━━ Article ━━
FEATURE
Issue: 

Protective power

With lasers getting ever more powerful, Greg Blackman looks at the safety equipment needed to protect laser users

Kilowatt-class lasers are becoming more common and readily available for manufacturing, and with higher powers come more stringent safety precautions. At its latest technology open day in January, Trumpf UK was demonstrating an 8kW disk laser, using it to cut 40mm thick stainless steel. The process could be seen through a protective window.

It’s not just complete systems where the power levels are rising; higher laser power in general is now much more affordable than it was in the past. ‘Even in laboratories, scientists might have a 1kW laser on an optical table,’ stated Paul Tozer, managing director of the UK branch of laser safety equipment supplier Lasermet. ‘In that sort of situation, there’s a serious safety issue that needs to be dealt with.’

Lasermet has built active safety enclosures that fit on top of optical tables to contain the beam. ‘With a 1kW laser on that sort of size optical table you need to be looking at active guarding, because it will burn through 2mm of steel quite quickly because of the small beam
diameter,’ Tozer said.
━━━
Instruction |
Carry the laser safety article forward from its last sentence. The listing comes from a separate source.
━━ Entries ━━
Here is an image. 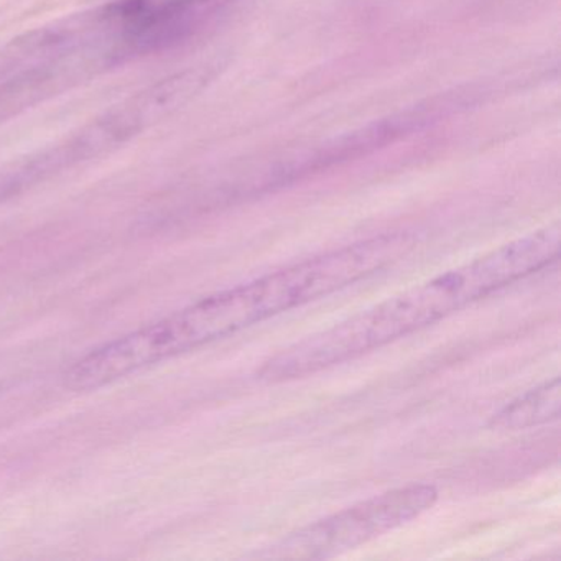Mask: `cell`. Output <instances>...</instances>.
Masks as SVG:
<instances>
[{
    "label": "cell",
    "mask_w": 561,
    "mask_h": 561,
    "mask_svg": "<svg viewBox=\"0 0 561 561\" xmlns=\"http://www.w3.org/2000/svg\"><path fill=\"white\" fill-rule=\"evenodd\" d=\"M439 491L430 482H410L373 495L290 531L257 554L267 560H323L356 550L435 507Z\"/></svg>",
    "instance_id": "cell-3"
},
{
    "label": "cell",
    "mask_w": 561,
    "mask_h": 561,
    "mask_svg": "<svg viewBox=\"0 0 561 561\" xmlns=\"http://www.w3.org/2000/svg\"><path fill=\"white\" fill-rule=\"evenodd\" d=\"M560 249V222L554 221L291 344L265 360L257 377L264 382L304 379L373 353L550 267Z\"/></svg>",
    "instance_id": "cell-1"
},
{
    "label": "cell",
    "mask_w": 561,
    "mask_h": 561,
    "mask_svg": "<svg viewBox=\"0 0 561 561\" xmlns=\"http://www.w3.org/2000/svg\"><path fill=\"white\" fill-rule=\"evenodd\" d=\"M560 410L561 380L560 377H553L502 407L491 416L489 428L497 432H520L548 425L560 419Z\"/></svg>",
    "instance_id": "cell-5"
},
{
    "label": "cell",
    "mask_w": 561,
    "mask_h": 561,
    "mask_svg": "<svg viewBox=\"0 0 561 561\" xmlns=\"http://www.w3.org/2000/svg\"><path fill=\"white\" fill-rule=\"evenodd\" d=\"M209 78L208 68H190L157 81L78 133L2 170L5 185L19 195L65 170L119 149L188 103Z\"/></svg>",
    "instance_id": "cell-2"
},
{
    "label": "cell",
    "mask_w": 561,
    "mask_h": 561,
    "mask_svg": "<svg viewBox=\"0 0 561 561\" xmlns=\"http://www.w3.org/2000/svg\"><path fill=\"white\" fill-rule=\"evenodd\" d=\"M232 2L234 0H163V4L152 5L140 19L137 32L140 50L185 37Z\"/></svg>",
    "instance_id": "cell-4"
}]
</instances>
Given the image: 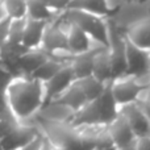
━━━
Output |
The decision on whether to use an active or passive safety system generally revolves around power and the size of the enclosure. (A passive system is able to dissipate the laser energy, whereas active protective equipment for higher powers contains a light detector linked to an interlock system, so that if the beam hits the enclosure the laser shuts down.) As a rough guide, Tozer said that active protection is required for more than 5kW of laser power for a large enclosure, and more than 1kW for small enclosures. The size of the enclosure determines, along with other parameters, the size of the beam when it hits the walls.

Lasermet makes both passive and active enclosures. The Laser Castle is its passive enclosure, while the Laser Jailer is the active component for high power lasers. It also supplies the Glaser Jailer an active guarding window.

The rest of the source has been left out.